Theresa Titiens was the offshoot of an ancient and noble Hungarian family, who emigrated to Hamburg, Germany, on account of political difficulties. Born in June, 1834, she displayed, like other distinguished singers, an unmistakable talent for music at an early period, and her parents lost no time in obtaining the best instruction for her by placing her under the charge of an eminent master, when she was only twelve years of age. At the age of fourteen, her voice had developed into an organ of great power and sweetness. It was a high soprano of extensive register, ranging from C below the line to D in alt, and of admirable quality, clear, resonant, and perfectly pure. The young girl possessed powers which only needed culture to lift her to a high artistic place, and every one who heard her predicted a commanding career. She was sent to Vienna to study under the best German masters, and she devoted herself to preparation for her life-work with an ardor and enthusiasm which were the best earnest of her future success.

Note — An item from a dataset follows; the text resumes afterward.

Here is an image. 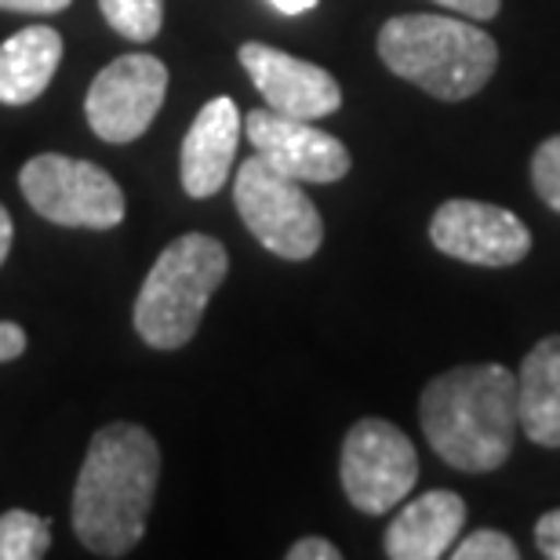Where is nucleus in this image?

On returning to Hamburg in 1849, she easily obtained an engagement, and with the daring confidence of genius she selected the splendid role of Lucrezia Borgia as the vehicle of her debut. Mme. Grisi had fixed the ideal of this personation by investing it with an Oriental passion and luxury of style; but this did not stay the ambition of the debutante of fifteen years. Theresa at this time was very girlish in aspect, though tall and commanding in figure, and it may be fancied did not suit the ripe and voluptuous beauty, the sinister fascination of the Borgia woman, whose name has become traditional for all that is physically lovely and morally depraved. If the immature Titiens did not adequately reach the ideal of the character, she was so far from failing that she was warmly applauded by a critical audience. She appeared in the same part for a succession of nights, and her success became more strongly assured as she more and more mastered the difficulties of her work. To perform such a great lyric character at the age of fifteen, with even a fair share of ability, was a glowing augury.
This early introduction to her profession was stamped by circumstances of considerable romantic interest. A rich young gentleman, a scion of one of the best Hamburg families, became passionately enamored of the young cantatrice. After a brief but energetic courtship, he offered her his hand, which Theresa, whose young heart had been touched by his devotion, was not unwilling to accept, but the stumbling-block in the way was that the family of the enamored youth were unwilling that his future wife should remain on the stage. At last it was arranged that Theresa should retire from the stage for a while, the understanding being that, if at the end of nine months her inclination for the stage should remain as strong, she should return to the profession. It was tacitly a choice between marriage and a continuance of her professional ambition. When the probation was over, the young cantatrice again appeared before the footlights, and the unfortunate lover disappeared.